**WRITTEN PROBLEM**
Lay out everything below from the line containing "How far is snow-covered" down to the end of the records as a Markdown table with the columns Row and Line. Give each line its own numbered row and leave out blank lines.

[Spatial relation data]
•••••

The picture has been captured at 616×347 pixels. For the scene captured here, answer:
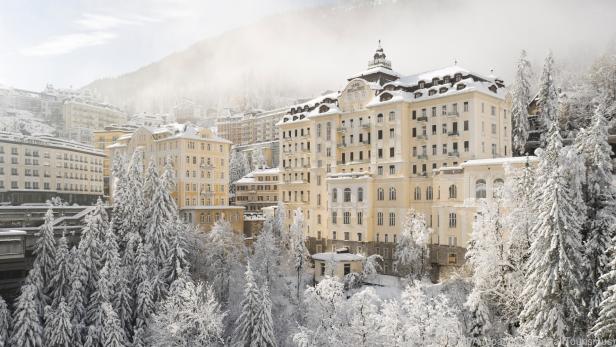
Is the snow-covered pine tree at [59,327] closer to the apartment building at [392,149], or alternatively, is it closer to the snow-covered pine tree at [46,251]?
the snow-covered pine tree at [46,251]

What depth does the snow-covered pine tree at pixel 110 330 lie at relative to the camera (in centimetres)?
4103

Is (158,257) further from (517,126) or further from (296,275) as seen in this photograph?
(517,126)

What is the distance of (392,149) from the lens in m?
67.1

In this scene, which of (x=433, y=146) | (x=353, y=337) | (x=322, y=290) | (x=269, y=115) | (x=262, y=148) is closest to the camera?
(x=353, y=337)

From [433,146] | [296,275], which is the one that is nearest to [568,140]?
[433,146]

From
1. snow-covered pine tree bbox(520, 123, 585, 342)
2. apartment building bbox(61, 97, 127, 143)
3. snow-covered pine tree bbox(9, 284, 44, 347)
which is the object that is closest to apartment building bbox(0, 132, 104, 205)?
snow-covered pine tree bbox(9, 284, 44, 347)

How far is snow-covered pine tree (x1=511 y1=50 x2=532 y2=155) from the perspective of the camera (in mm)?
66750

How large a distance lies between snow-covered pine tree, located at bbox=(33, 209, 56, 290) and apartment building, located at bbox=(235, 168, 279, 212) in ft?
188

•••••

**THE SOLUTION**
| Row | Line |
|---|---|
| 1 | How far is snow-covered pine tree (x1=511 y1=50 x2=532 y2=155) from the perspective of the camera (in mm)? |
| 2 | 66750 |
| 3 | How large a distance lies between snow-covered pine tree, located at bbox=(33, 209, 56, 290) and apartment building, located at bbox=(235, 168, 279, 212) in ft? |
| 4 | 188 |